## Work instructions
Reproduce the data below word for word, setting aside any picture it holds.
(Source material begins)
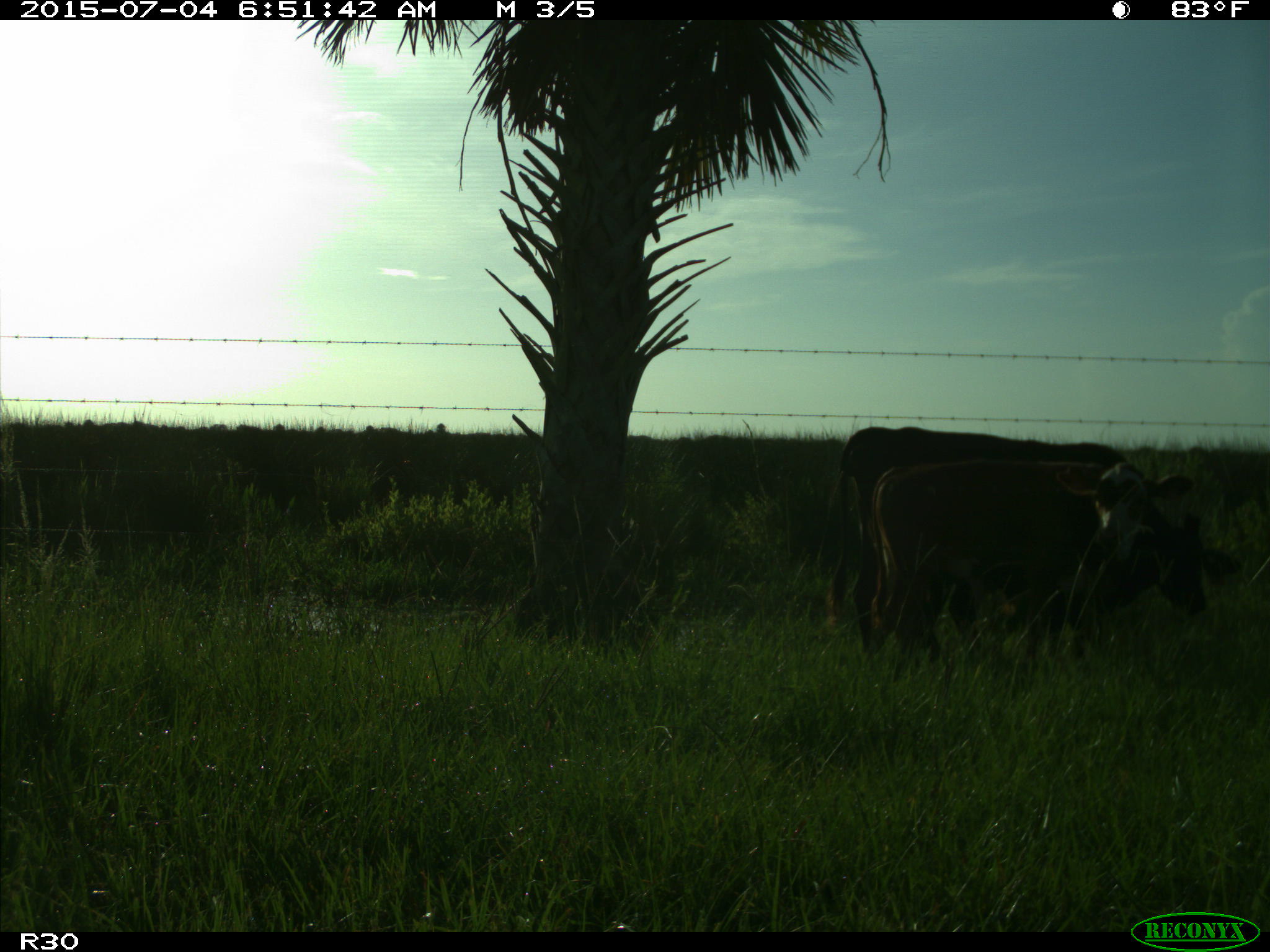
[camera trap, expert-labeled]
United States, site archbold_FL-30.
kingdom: Animalia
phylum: Chordata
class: Mammalia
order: Artiodactyla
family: Bovidae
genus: Bos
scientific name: Bos taurus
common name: domestic cow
(Source material ends)
## Exercise answer
[camera trap, expert-labeled]
United States, site archbold_FL-30.
kingdom: Animalia
phylum: Chordata
class: Mammalia
order: Artiodactyla
family: Bovidae
genus: Bos
scientific name: Bos taurus
common name: domestic cow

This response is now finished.